§ **Deine Aufgabe**:
Schreib den Abschnitt aus dem Lesetext von „Susanne Montiel fährt“ bis „fehlt jegliche Radinfrastruktur.“ noch einmal ab. Tausche dabei „Seitenspiegel“ gegen „Außenspiegel“ aus.
#### Lesetext ####
Fahrradaktivisten fordern nach schwerem Unfall sichere Radwege an der L3001
Klaas LübsFahrradaktivisten fordern nach schwerem Unfall sichere Radwege an der L3001
Lokale Fahrradaktivisten erneuern ihre Forderungen nach sicherer Infrastruktur entlang der Landesstraße L3001. Der Appell erfolgt nach einem Unfall der täglichen Radpendlerin Susanne Montiel auf dieser Strecke. Sie erlitt am 3. März 2023 schwere Verletzungen, nachdem sie mit dem Außenspiegel eines Autos kollidiert war.
Susanne Montiel fährt täglich mit dem Rad von Dietzenbach nach Offenbach zur Arbeit. Am 3. März 2023 traf der Seitenspiegel eines Fahrzeugs ihren Lenker, wodurch sie sich einen Bruch des Oberarmkopfs und weitere Verletzungen zuzog. Besonders zwischen der Isenburger Straße und der Industriestraße in Heusenstamm ist sie regelmäßig Gefahren ausgesetzt – dort fehlt jegliche Radinfrastruktur.
#### Informationen ####
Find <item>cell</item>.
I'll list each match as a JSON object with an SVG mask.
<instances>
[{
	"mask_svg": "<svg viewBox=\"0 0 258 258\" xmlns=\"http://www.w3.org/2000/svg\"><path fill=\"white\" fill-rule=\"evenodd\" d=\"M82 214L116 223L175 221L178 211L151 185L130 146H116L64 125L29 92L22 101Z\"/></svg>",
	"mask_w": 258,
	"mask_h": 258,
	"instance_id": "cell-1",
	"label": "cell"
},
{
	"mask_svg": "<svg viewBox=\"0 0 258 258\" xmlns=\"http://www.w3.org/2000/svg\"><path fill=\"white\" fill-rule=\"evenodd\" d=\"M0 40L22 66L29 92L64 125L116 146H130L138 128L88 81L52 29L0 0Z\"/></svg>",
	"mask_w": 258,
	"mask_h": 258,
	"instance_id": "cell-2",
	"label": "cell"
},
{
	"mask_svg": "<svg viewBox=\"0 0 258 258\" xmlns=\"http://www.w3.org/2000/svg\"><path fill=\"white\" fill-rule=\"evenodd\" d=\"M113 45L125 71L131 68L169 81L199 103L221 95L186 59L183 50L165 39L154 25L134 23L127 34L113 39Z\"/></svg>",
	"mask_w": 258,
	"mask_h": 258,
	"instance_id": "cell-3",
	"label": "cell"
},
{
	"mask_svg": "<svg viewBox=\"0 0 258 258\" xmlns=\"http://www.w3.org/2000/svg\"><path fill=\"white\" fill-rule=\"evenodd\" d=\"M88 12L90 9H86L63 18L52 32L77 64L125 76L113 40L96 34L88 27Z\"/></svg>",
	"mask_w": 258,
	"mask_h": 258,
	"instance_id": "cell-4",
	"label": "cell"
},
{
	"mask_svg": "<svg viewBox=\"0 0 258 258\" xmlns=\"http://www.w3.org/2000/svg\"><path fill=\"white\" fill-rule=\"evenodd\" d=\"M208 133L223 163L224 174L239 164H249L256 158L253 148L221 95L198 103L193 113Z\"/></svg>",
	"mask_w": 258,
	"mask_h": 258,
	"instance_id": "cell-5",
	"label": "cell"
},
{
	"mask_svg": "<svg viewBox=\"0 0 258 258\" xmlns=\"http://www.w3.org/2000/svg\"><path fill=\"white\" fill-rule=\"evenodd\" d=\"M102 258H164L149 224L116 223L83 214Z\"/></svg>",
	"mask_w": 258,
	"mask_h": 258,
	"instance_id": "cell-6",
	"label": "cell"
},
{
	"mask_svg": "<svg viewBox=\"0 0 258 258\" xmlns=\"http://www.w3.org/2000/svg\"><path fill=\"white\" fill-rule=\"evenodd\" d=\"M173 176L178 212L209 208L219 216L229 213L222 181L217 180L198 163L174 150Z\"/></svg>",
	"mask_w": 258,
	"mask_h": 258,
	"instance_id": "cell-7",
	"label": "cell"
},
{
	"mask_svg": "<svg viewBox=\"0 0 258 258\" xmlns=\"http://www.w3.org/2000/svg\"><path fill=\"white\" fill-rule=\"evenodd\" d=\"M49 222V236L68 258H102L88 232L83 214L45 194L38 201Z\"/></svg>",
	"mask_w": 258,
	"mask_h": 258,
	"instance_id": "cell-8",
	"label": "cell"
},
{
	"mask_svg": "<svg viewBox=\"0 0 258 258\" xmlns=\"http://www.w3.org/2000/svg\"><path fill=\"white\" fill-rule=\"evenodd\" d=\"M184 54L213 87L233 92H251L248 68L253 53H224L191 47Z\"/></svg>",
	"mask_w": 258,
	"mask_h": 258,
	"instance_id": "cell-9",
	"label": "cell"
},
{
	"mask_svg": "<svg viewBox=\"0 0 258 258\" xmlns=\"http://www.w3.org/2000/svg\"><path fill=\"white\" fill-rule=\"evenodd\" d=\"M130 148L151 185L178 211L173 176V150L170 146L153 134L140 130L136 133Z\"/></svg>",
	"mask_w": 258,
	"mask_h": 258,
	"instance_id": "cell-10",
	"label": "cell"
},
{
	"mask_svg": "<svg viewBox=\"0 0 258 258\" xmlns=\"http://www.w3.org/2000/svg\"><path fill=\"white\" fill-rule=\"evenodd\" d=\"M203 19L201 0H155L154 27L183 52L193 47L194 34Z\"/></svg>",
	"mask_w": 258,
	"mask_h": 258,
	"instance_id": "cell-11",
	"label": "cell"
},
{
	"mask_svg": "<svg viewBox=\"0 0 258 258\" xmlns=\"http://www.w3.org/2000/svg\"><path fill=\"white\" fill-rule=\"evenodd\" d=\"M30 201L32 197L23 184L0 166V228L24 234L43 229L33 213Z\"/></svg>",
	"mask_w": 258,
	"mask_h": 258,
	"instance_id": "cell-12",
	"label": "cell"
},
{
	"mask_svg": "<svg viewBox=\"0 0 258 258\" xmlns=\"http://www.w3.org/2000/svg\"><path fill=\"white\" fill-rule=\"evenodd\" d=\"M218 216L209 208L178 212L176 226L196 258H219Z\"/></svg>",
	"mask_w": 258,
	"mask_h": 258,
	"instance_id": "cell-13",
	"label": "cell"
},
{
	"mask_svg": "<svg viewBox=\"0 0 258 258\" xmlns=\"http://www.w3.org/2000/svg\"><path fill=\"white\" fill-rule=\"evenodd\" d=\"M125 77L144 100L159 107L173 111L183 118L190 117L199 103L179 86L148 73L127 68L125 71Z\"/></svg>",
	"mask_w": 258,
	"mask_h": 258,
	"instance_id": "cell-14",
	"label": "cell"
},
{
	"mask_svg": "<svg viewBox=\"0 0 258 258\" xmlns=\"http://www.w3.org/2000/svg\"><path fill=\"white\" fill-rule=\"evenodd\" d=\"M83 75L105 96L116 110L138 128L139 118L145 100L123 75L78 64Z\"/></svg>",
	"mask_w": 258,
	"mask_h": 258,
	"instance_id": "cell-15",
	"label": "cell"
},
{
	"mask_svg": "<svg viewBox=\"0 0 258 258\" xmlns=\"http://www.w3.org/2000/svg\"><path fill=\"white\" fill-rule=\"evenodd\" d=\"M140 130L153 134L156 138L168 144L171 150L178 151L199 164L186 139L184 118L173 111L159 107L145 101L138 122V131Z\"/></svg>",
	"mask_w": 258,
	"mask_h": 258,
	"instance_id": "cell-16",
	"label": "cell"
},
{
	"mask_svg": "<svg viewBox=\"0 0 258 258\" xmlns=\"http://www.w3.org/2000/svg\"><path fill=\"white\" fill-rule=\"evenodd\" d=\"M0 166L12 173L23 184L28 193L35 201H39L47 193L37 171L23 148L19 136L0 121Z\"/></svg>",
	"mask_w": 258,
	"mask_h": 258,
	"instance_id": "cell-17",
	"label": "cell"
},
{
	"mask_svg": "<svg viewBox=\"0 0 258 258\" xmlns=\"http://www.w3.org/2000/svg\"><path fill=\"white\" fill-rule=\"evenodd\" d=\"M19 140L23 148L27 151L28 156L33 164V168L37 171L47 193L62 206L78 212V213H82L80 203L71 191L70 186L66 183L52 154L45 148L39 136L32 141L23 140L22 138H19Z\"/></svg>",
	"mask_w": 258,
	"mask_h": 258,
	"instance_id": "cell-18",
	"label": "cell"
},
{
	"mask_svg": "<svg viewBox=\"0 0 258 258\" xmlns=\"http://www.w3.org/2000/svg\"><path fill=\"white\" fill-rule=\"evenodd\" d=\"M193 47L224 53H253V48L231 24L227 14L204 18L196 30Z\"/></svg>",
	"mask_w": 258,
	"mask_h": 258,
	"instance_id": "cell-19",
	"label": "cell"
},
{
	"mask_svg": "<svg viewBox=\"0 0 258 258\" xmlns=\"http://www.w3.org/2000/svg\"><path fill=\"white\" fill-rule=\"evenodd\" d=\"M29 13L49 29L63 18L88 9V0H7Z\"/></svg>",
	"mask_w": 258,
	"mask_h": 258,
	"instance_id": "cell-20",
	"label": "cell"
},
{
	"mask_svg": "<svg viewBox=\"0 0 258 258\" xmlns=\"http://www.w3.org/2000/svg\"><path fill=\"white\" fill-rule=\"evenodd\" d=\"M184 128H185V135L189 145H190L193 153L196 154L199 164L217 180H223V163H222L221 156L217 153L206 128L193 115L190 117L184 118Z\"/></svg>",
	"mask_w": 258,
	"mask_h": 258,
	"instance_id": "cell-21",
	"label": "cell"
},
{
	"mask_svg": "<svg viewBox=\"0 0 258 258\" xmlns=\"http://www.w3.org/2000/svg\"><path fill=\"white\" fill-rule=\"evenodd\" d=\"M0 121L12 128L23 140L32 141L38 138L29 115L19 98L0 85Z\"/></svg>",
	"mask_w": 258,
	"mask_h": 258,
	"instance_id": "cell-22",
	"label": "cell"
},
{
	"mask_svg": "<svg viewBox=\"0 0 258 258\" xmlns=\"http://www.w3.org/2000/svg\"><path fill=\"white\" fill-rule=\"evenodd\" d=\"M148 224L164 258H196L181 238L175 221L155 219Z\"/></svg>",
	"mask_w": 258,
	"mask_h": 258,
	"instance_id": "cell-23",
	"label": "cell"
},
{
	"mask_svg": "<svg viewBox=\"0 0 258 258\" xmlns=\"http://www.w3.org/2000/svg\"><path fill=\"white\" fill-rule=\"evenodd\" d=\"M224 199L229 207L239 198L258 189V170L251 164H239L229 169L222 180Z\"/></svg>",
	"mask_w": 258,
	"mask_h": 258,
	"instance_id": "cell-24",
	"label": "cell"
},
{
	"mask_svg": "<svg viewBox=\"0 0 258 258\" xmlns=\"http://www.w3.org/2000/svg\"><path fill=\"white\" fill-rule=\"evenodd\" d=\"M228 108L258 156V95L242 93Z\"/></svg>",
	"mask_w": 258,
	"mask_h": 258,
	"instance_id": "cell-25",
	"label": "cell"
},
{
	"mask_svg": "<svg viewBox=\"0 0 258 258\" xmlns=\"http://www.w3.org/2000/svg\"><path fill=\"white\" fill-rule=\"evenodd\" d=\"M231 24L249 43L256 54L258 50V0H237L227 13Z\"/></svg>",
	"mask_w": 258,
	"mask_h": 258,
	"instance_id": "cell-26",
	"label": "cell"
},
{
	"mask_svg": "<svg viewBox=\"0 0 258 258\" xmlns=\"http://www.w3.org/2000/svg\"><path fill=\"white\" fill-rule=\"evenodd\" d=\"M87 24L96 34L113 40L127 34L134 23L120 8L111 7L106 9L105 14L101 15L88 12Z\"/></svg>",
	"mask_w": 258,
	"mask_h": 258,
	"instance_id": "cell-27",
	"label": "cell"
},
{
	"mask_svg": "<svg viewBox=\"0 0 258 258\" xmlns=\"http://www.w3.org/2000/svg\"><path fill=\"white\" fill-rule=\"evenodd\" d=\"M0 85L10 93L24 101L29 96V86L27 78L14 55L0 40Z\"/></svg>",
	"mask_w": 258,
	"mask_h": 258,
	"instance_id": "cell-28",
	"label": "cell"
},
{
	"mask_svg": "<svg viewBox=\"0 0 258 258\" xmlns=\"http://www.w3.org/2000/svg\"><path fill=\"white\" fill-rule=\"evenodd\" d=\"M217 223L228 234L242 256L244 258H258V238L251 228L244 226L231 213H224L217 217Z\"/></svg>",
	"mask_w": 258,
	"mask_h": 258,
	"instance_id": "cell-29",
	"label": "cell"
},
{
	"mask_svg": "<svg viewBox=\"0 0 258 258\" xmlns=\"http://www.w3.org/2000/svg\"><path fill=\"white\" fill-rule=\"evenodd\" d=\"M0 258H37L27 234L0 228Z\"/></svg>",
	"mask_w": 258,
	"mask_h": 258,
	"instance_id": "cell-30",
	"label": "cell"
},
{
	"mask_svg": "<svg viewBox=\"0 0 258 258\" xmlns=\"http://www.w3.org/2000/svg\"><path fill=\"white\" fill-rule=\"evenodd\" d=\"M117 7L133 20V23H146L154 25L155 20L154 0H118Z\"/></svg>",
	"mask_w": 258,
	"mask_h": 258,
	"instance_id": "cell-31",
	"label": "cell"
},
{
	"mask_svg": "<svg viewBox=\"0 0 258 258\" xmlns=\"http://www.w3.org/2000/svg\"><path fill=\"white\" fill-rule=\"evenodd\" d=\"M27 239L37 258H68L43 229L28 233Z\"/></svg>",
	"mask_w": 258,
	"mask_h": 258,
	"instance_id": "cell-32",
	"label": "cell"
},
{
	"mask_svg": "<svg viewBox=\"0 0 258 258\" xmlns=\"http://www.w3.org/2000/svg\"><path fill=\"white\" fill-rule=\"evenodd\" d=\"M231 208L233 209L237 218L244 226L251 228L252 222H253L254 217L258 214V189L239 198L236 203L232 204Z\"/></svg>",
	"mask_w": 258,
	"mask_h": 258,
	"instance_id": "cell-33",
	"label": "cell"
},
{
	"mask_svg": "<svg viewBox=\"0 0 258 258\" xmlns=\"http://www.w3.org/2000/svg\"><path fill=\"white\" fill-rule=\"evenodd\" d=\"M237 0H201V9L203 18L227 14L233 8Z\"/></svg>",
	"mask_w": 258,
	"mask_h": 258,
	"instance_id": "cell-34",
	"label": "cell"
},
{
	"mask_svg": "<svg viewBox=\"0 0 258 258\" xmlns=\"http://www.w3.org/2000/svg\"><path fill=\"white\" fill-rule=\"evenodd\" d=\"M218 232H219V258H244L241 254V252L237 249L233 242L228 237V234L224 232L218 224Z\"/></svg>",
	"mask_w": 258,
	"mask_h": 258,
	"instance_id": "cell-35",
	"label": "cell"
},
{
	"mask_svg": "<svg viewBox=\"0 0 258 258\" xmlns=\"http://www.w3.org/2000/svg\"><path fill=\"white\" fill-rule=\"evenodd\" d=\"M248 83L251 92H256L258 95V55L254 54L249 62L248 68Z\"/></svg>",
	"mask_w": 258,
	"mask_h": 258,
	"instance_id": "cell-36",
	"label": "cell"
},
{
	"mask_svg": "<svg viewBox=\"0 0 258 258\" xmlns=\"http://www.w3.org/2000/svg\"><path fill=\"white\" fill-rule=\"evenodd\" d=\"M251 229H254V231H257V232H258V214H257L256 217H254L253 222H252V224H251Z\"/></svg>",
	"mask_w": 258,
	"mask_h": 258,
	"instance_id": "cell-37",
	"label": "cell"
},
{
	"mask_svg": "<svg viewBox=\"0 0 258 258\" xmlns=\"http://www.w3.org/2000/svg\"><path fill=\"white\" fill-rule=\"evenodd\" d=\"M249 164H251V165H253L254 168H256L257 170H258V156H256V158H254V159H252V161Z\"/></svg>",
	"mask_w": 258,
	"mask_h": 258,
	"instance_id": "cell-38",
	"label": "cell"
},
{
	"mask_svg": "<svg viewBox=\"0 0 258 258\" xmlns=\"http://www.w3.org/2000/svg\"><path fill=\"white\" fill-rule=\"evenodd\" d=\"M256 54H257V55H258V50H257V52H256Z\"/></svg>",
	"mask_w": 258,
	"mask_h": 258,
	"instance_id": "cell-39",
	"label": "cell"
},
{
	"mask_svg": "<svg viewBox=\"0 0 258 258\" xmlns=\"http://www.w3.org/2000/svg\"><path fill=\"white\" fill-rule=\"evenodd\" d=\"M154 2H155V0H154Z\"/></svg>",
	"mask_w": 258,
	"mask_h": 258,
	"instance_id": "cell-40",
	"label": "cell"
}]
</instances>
####
§ **Lösung**:
Susanne Montiel fährt täglich mit dem Rad von Dietzenbach nach Offenbach zur Arbeit. Am 3. März 2023 traf der Außenspiegel eines Fahrzeugs ihren Lenker, wodurch sie sich einen Bruch des Oberarmkopfs und weitere Verletzungen zuzog. Besonders zwischen der Isenburger Straße und der Industriestraße in Heusenstamm ist sie regelmäßig Gefahren ausgesetzt – dort fehlt jegliche Radinfrastruktur.